The presence (or absence) of particular bacterial species was associated with an increased risk of dying from cancer or infection.
Getting a new heart or kidney doesn’t mean you’re out of the woods quite yet.
Gut dysbiosis – an imbalance between helpful and harmful bacteria in the gut – is seen in many diseases including diabetes and cancer and can predict long-term mortality.
One previous, albeit small, study suggests the association between gut dysbiosis and mortality also occurs in patients who have received liver and kidney transplants.
Now, a new, larger Dutch study extends these findings, reporting abnormal or unhealthy gut microbiomes are associated with an increased risk of death after a solid organ transplant. The study findings were published in Gut.
Dr Olivier Gasser (PhD), a microbiome researcher from the Malaghan Institute of Medical Research in New Zealand, was complimentary towards the findings.
“This is a very nice paper [that is] one more example of how the microbiome dictates so much of what is going on in our bodies. The associations are pretty clear, even if we don’t exactly know the mechanism of how it works,” he told Gut Republic.
Researchers collected faecal samples from 9500 individuals, 1330 of whom were an average of 7.5 years on from receiving a liver, heart, kidney or lung transplant, who were then followed for up to seven years. One in five transplant recipients died during the follow-up period, with infection, cardiovascular disease and cancer the most common causes of death.
The faecal samples were assessed for multiple measures of gut dysbiosis, including the number of different bacterial species within the microbiome and how many virulence factors (which can convert harmless bacteria into dangerous pathogens) were present.
The researchers identified 23 bacterial species associated with an increased risk of all-cause mortality in transplant patients after accounting for age, sex, BMI and years since transplantation. These included four Clostridium species – C. innocuum, C. clostridioforme, C. symbiosum and C. bolteae – as well as Hungathella hathewayi, Veillonella parvula and Ruminococcus gnavus (26% increase).
Having a microbiome that was increasingly diverse compared to that of the general population was associated with a 29% increase in the risk of mortality from any cause in transplant recipients, as well as a 46% increase in the risk of dying from infection, a 39% increase in the risk of dying from cancer and a 36% increase in the risk of dying from cardiovascular disease.
Similarly, having a microbiome with increased amounts of virulence factors increased the risk of all-cause mortality in transplant recipients by 14%, and the risk of infection-related mortality by 28%.
Dr Johannes Björk (PhD), clinical ecologist and study author from University Medical Centre Groningen in the Netherlands, told Gut Republic the dysbiosis seen in organ transplant patients was largely driven by the use of immunosuppressants and antibiotics.
“It’s a double-edged sword… it damages the gut microbiome leading to extensive gut dysbiosis while [also] keeping the recipient alive by preventing organ rejection,” said Dr Björk.
The ongoing use of antibiotics kill off “good” bacteria in the microbiome while also allowing “bad” bacteria to flourish.
“As soon as you create a void in an organ that’s constantly fed with nutrients, something’s going to grow.
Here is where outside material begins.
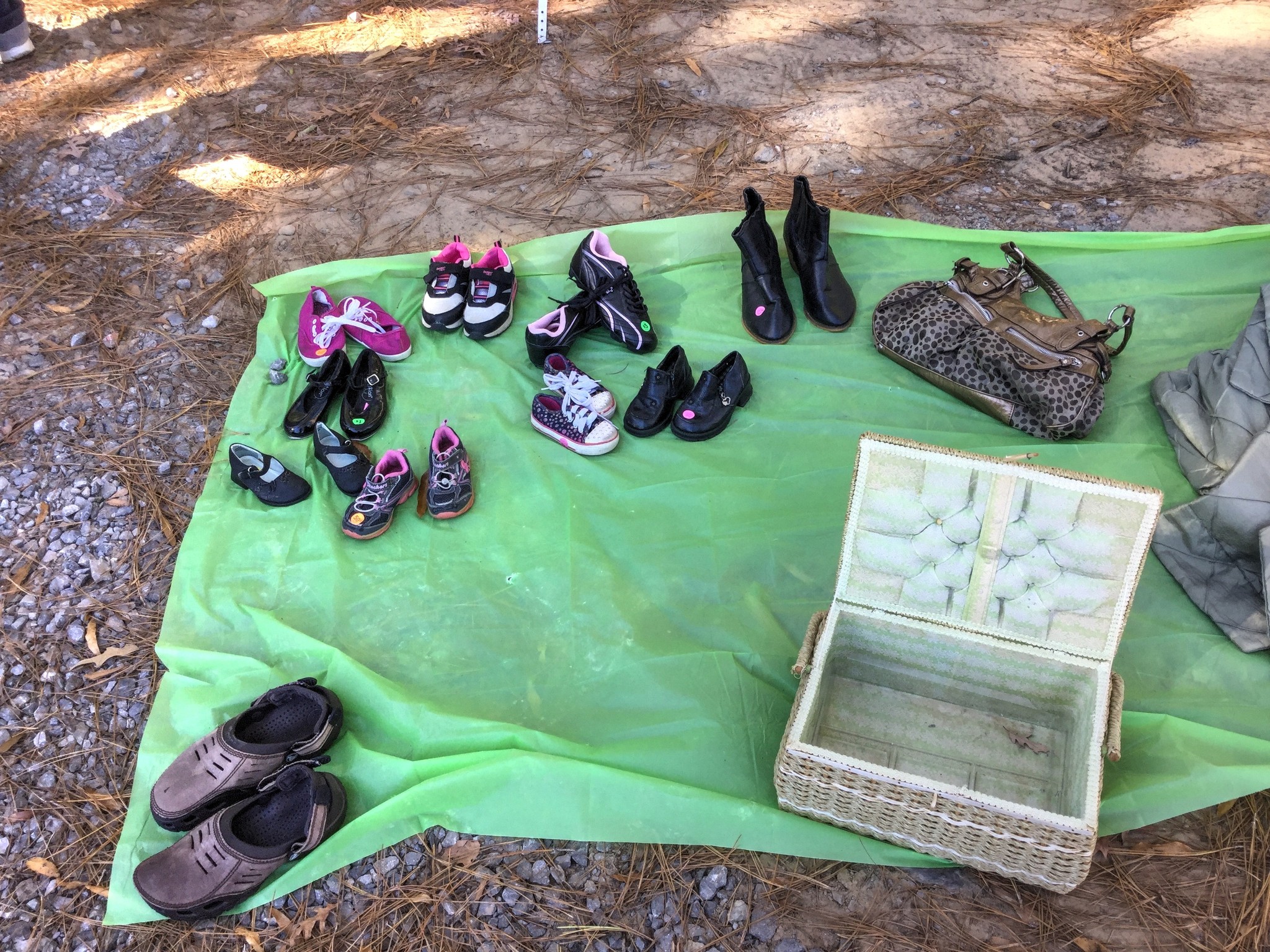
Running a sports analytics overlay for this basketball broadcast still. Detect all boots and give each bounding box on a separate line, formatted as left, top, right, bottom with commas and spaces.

And typically, it’s the bad bacteria that are going to grow and outcompete the good ones,” Dr Glasser explained.
Knowing which bacterial species are associated with an increased risk of mortality may help to design microbiome-directed therapeutics that can reduce gut dysbiosis after organ transplantation, although it might not be a one-off treatment.
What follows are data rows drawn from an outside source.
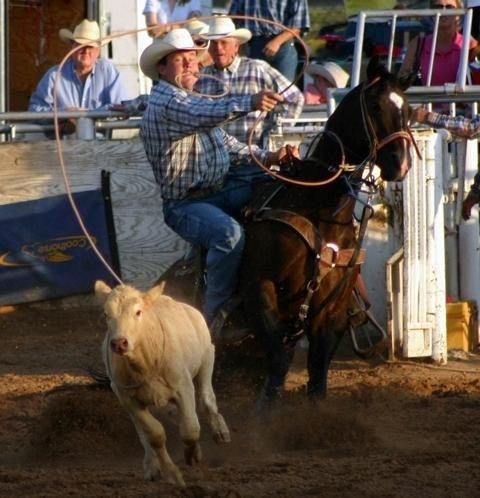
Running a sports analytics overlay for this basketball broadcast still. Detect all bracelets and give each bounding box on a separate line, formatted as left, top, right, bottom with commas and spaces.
424, 112, 430, 122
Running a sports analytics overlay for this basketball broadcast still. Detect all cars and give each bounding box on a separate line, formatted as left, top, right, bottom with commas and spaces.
320, 17, 424, 57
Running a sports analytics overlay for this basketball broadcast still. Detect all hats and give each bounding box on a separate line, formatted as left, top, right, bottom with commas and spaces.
306, 58, 351, 90
183, 17, 209, 35
59, 20, 111, 50
137, 28, 207, 81
199, 13, 253, 46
“If we take faecal microbiota transplantation (FMT) as an example, it is possible that recipients would benefit from receiving FMTs after organ transplantation. However, because of the continuous and life-long use of [immunosuppressive] drugs, recipients would likely need frequent FMTs throughout their lives to counteract the gut-harming effects of the [these] drugs,” Dr Björk told Gut Republic.
But Dr Gasser emphasised these findings were not going to change anything from a clinical perspective for the next five to 10 years.
“There’s no point in starting to create product around [particular] species and say, ‘this is going to be a great probiotic for that patient’. If you google any of these species, you might find other studies in completely different patient groups on a completely different pathology, you will probably find bacteria that are good for one thing but bad for another,” he said.
“This is why it is going to take the entire probiotic field decades for any fundamental observational findings to reach any kind of clinical actionability.”
Dr Gasser recommended all people, regardless of their health status, should strive to maintain a healthy and balanced diet.
“At the end of the day, I always think the common denominator is to watch your diet. Many studies [show] that the more diverse your microbiome is, the better off you are. And microbiome diversity is based on what you feed the microbiome,” he told GR.